In early August, hundreds throng Springfield’s City Hall Plaza for a “Love Thy Neighbor” rally sponsored by Springfield G92, a broad-based coalition of churches “committed to the safety and dignity of our Haitian neighbors and friends.” The plaza is a sea of protest posters declaring, “We are the caring majority” and “No human is illegal” and “All of our neighbors are made in God’s image.”

Photograph courtesy Springfield
Casto once again summons her courage to address the crowd. “Our Haitian and immigrant neighbors didn’t come here to take,” she says. “They came here to live. To contribute. To belong. Many of them fled political violence, instability, and natural disasters most of us can’t even imagine living through. They came here with faith in a promise this country was built on.”
Many attend the rally because their faith compels them to be there, Ruby tells the crowd. “The Bible is very clear that one cannot honor God and dishonor immigrants and refugees,” he says. “Some claim to be Christians but then espouse immigration policies that dishonor the Christ they claim to follow. Cruelty and dehumanization are always wrong.”

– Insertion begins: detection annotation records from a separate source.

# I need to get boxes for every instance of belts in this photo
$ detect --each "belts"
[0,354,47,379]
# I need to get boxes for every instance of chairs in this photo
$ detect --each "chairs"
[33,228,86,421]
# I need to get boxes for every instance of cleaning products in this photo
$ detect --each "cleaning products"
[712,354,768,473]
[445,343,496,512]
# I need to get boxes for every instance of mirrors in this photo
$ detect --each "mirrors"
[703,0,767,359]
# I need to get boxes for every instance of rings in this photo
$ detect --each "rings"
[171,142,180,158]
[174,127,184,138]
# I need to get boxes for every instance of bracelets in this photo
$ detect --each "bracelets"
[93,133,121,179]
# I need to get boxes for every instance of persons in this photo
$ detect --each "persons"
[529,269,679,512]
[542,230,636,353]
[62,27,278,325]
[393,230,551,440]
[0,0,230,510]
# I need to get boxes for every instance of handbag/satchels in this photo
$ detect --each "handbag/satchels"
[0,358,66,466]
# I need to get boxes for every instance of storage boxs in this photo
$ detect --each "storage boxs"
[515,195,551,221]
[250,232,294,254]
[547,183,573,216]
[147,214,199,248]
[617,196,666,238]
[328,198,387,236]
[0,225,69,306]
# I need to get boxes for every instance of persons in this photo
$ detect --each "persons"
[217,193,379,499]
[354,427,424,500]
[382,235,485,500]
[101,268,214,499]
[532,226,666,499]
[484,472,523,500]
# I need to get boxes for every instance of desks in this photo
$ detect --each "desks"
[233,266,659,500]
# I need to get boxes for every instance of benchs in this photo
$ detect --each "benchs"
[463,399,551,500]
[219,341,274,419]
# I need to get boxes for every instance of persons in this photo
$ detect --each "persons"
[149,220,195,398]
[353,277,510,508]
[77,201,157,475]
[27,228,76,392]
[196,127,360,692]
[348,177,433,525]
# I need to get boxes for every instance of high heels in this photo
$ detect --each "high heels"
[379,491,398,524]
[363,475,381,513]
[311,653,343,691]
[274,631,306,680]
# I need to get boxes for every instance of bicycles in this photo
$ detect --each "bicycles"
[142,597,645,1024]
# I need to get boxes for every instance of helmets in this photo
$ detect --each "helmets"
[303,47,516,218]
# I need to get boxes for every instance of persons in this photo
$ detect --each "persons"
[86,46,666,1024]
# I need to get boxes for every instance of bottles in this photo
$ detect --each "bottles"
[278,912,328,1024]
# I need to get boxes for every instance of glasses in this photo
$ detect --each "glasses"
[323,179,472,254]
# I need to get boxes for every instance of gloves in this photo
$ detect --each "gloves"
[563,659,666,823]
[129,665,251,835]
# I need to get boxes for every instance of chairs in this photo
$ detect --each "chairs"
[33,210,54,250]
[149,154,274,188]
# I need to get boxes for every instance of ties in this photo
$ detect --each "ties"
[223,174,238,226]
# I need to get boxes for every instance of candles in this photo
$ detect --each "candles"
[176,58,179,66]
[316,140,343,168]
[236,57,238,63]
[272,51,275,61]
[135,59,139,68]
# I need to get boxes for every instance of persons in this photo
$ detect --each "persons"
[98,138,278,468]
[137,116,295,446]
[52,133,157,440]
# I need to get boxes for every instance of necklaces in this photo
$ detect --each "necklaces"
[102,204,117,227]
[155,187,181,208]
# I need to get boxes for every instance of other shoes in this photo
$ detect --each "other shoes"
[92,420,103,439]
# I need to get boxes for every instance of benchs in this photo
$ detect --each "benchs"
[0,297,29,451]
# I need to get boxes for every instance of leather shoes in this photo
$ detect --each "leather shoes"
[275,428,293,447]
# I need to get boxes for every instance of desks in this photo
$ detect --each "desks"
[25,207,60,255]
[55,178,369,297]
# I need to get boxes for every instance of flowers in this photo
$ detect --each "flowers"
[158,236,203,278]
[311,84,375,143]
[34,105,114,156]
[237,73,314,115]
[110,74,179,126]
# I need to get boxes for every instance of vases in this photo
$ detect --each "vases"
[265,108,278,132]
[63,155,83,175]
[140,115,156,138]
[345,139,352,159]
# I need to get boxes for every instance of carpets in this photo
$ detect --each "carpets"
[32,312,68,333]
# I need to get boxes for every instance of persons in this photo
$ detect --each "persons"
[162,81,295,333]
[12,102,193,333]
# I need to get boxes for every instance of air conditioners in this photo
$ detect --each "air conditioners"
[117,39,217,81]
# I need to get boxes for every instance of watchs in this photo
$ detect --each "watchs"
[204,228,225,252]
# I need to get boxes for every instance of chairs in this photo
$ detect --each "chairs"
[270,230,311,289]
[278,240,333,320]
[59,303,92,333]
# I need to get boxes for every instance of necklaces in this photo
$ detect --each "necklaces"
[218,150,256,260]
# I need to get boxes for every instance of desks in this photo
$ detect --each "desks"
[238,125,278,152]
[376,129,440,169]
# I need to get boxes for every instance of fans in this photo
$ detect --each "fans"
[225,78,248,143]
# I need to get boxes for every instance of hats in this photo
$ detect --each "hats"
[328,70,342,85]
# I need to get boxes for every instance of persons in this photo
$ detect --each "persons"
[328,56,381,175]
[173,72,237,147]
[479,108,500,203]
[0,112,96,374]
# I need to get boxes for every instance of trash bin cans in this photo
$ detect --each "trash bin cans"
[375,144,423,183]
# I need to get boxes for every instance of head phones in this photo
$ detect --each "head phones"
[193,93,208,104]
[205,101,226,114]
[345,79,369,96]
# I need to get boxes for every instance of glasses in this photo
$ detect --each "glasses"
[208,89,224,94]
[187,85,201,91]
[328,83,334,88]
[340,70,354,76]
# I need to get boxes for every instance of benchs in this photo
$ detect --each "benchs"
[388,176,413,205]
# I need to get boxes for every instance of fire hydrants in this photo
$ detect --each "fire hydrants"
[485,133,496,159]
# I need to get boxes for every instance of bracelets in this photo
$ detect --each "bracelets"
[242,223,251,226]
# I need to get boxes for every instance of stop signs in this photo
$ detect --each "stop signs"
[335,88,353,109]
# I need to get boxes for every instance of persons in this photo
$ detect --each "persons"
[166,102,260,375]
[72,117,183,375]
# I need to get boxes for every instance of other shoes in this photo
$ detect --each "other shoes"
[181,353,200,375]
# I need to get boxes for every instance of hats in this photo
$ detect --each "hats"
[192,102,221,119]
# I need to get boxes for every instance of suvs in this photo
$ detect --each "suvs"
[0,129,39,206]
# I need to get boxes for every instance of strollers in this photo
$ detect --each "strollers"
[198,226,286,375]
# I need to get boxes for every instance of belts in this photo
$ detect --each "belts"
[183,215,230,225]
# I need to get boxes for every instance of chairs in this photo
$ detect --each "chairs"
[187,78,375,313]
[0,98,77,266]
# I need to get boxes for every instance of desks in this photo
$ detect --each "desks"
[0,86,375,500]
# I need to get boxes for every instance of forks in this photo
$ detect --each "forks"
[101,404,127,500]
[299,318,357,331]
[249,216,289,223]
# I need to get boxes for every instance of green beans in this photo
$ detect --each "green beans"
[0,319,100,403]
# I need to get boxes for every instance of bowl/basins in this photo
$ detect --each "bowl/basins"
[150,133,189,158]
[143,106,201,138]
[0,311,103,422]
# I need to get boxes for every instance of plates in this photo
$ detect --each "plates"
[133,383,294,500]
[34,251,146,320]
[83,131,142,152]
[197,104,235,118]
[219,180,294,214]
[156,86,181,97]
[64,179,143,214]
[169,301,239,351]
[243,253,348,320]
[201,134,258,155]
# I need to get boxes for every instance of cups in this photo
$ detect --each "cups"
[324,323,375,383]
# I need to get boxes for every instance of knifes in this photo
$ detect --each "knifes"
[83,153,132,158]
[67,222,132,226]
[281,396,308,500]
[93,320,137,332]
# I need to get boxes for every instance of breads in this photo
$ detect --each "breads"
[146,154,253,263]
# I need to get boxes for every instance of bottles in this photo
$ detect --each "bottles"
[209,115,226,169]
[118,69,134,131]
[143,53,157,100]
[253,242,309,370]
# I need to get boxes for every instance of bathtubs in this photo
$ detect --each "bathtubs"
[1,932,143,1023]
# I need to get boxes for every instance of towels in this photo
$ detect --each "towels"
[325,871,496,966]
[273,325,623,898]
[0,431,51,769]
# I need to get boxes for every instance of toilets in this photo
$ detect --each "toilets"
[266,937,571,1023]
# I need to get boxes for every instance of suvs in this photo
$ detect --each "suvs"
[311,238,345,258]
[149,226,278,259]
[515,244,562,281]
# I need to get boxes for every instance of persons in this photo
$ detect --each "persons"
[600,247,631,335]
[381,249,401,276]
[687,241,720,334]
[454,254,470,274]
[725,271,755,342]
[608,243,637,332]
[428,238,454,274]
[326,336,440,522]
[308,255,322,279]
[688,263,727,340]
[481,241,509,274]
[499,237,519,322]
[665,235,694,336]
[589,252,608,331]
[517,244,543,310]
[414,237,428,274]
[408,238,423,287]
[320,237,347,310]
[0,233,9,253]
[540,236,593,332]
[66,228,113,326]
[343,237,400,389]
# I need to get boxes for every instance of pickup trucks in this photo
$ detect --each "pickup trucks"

Photograph courtesy Springfield
It is not merely the city’s minority residents who will suffer in the aftermath of mass deportation, Ruby warns. “All of Springfield will be hurt by the removal of our Haitian and many of our Latino neighbors, people who are helping to repopulate and rebuild this city. Our entire nation will be devastated if Homeland Security deports millions of our most ambitious workers.”
Community leaders harbor few hopes that the Trump administration has moved on from Springfield. On a recent Truth Social post, the president wrote, “They have stolen American jobs, consumed billions of dollars in free welfare, and turned once idyllic communities, like Springfield, Ohio, into Third World nightmares.”
“When he keeps saying things like that, it makes me fear he could seek to make an example of us,” says Ruby. “The president has spent a great deal of energy seeking to enhance his reputation as a peacemaker. There’s a wonderful opportunity for him to demonstrate his commitment to peace by changing the rhetoric on immigration and coming up with a policy that welcomes immigrants and protects the border, focusing on people who have committed violent crimes.”
Ruby devotes the majority of his time as pastor working with Haitian immigrants, a priority supported by the board of elders because it fits the mission of Central Christian Church. “It is all-consuming,” he says. “I have so much to do I don’t have time to be depressed. It helps me not to despair when I have the chance to do something to change the tide so that Haitians are embraced and kept in Springfield.”
Trump campaigned on a promise to deport “the worst of the worst,” but that isn’t what Edgington sees when she looks around her hometown. “I wish people could see how [Haitian parents are] so attentive to their kids,” she says. “They go places together as a family more than we do as Americans.”
After a recent service, Magdala greets visitors with an irrepressible smile and a warmth usually reserved for childhood friends. Longtime church members greet her as one of their own, and the message is clear: She belongs to the kind of family everyone would want for a neighbor, a friend, and members of their congregation.
Magdala is too preoccupied with the day-to-day tasks of raising children to worry much about the future. “It’s so much safer here than in Haiti,” she says. “I am leaving it up to God.”
She is sustained by her deep Christian faith, and she hopes the American people will come to understand one simple truth: “The Haitian people may have a different culture and speak a different language, but we are the same people in God’s eyes.”